_Supplied records_
+++
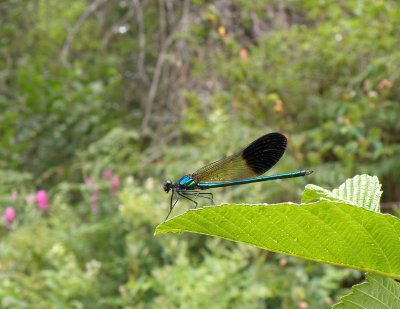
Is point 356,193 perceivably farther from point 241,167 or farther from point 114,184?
point 114,184

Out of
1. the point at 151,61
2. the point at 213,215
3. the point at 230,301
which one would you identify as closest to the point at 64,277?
the point at 230,301

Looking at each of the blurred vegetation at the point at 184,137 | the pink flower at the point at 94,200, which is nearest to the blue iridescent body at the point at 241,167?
the blurred vegetation at the point at 184,137

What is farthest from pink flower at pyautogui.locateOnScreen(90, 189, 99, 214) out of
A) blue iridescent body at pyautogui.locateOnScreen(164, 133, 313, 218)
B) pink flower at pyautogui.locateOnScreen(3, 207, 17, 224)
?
blue iridescent body at pyautogui.locateOnScreen(164, 133, 313, 218)

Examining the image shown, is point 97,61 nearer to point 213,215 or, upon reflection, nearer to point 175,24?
point 175,24

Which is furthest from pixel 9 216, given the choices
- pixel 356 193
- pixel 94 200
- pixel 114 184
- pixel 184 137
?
pixel 356 193

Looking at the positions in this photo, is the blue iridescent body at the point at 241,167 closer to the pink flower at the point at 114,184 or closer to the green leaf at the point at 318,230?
the green leaf at the point at 318,230

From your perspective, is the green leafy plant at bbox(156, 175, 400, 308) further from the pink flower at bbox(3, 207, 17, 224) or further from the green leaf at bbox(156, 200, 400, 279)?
the pink flower at bbox(3, 207, 17, 224)
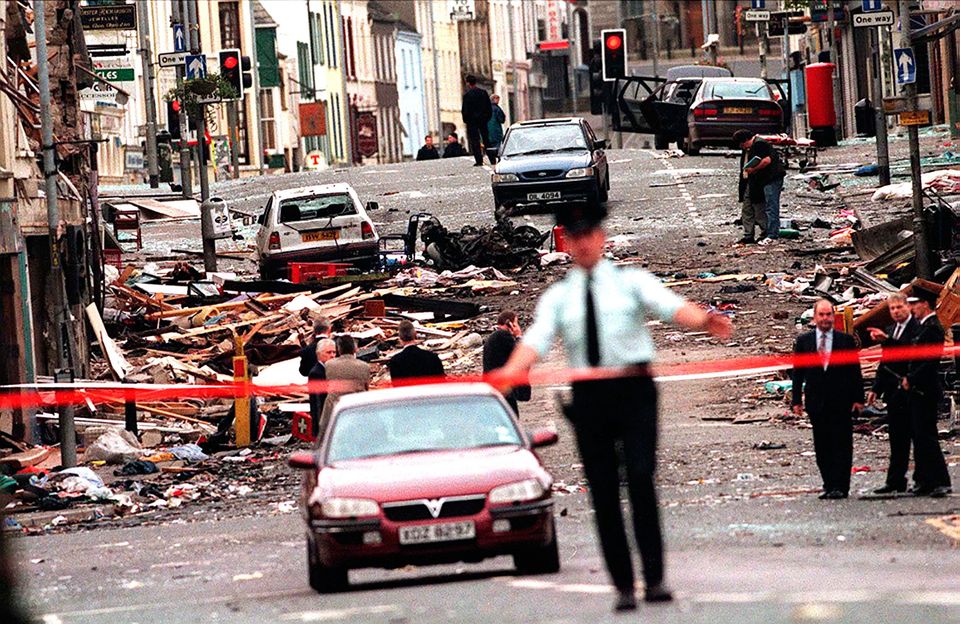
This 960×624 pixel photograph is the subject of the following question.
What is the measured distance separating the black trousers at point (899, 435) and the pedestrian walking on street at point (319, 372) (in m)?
6.39

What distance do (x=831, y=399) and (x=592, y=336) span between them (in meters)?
7.33

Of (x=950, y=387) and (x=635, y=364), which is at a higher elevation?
(x=635, y=364)

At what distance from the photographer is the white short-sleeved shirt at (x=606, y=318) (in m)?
10.6

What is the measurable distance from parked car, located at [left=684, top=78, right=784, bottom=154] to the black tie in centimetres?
3775

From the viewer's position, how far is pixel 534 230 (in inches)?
1479

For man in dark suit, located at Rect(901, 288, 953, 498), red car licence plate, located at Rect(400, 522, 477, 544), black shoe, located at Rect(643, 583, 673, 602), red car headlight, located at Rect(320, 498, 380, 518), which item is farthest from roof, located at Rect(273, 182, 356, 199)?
black shoe, located at Rect(643, 583, 673, 602)

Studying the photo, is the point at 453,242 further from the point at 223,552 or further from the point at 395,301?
the point at 223,552

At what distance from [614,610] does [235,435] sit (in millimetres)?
15746

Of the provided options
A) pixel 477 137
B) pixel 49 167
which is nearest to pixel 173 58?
Result: pixel 477 137

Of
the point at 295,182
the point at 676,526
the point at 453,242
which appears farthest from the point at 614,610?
+++
_What is asked_
Rewrite all the entries above as a numbered list with one line per item, skipping blank lines and leaving out the pictures.

_Output below_
1. Is point 356,193 perceivably farther from point 241,167 or farther from point 114,184?
2. point 114,184
3. Out of
4. 1. the point at 151,61
5. 2. the point at 213,215
6. 3. the point at 230,301
7. which one would you identify as closest to the point at 64,277?
8. the point at 230,301
9. Looking at each of the blurred vegetation at the point at 184,137 | the pink flower at the point at 94,200, which is nearest to the blue iridescent body at the point at 241,167?
10. the blurred vegetation at the point at 184,137
11. What is farthest from pink flower at pyautogui.locateOnScreen(90, 189, 99, 214) out of
12. A) blue iridescent body at pyautogui.locateOnScreen(164, 133, 313, 218)
13. B) pink flower at pyautogui.locateOnScreen(3, 207, 17, 224)
14. ?
15. blue iridescent body at pyautogui.locateOnScreen(164, 133, 313, 218)
16. Examining the image shown, is point 97,61 nearer to point 213,215 or, upon reflection, nearer to point 175,24?
17. point 175,24
18. Which is furthest from pixel 9 216, given the choices
19. - pixel 356 193
20. - pixel 94 200
21. - pixel 114 184
22. - pixel 184 137
23. ?
24. pixel 356 193
25. Looking at the positions in this photo, is the blue iridescent body at the point at 241,167 closer to the pink flower at the point at 114,184 or closer to the green leaf at the point at 318,230?
26. the green leaf at the point at 318,230
27. From your perspective, is the green leafy plant at bbox(156, 175, 400, 308) further from the pink flower at bbox(3, 207, 17, 224) or further from the green leaf at bbox(156, 200, 400, 279)?
28. the pink flower at bbox(3, 207, 17, 224)
29. This 960×624 pixel photograph is the subject of the following question.
30. What is the measured distance separating the black trousers at point (899, 435) and the pedestrian walking on street at point (319, 372) (in m)?
31. 6.39
32. What distance do (x=831, y=399) and (x=592, y=336) span between them (in meters)?
33. 7.33
34. Of (x=950, y=387) and (x=635, y=364), which is at a higher elevation?
35. (x=635, y=364)
36. At what distance from the photographer is the white short-sleeved shirt at (x=606, y=318) (in m)?
37. 10.6
38. What is the measurable distance from parked car, located at [left=684, top=78, right=784, bottom=154] to the black tie in centimetres?
39. 3775
40. From the viewer's position, how far is pixel 534 230 (in inches)?
41. 1479
42. For man in dark suit, located at Rect(901, 288, 953, 498), red car licence plate, located at Rect(400, 522, 477, 544), black shoe, located at Rect(643, 583, 673, 602), red car headlight, located at Rect(320, 498, 380, 518), which item is farthest from roof, located at Rect(273, 182, 356, 199)?
43. black shoe, located at Rect(643, 583, 673, 602)
44. Studying the photo, is the point at 453,242 further from the point at 223,552 or further from the point at 395,301?
45. the point at 223,552
46. At what distance from [614,610] does [235,435] sit (in millimetres)?
47. 15746
48. Of the provided options
49. A) pixel 477 137
50. B) pixel 49 167
51. which is nearest to pixel 173 58?
52. Result: pixel 477 137
53. Of
54. the point at 295,182
55. the point at 676,526
56. the point at 453,242
57. which appears farthest from the point at 614,610?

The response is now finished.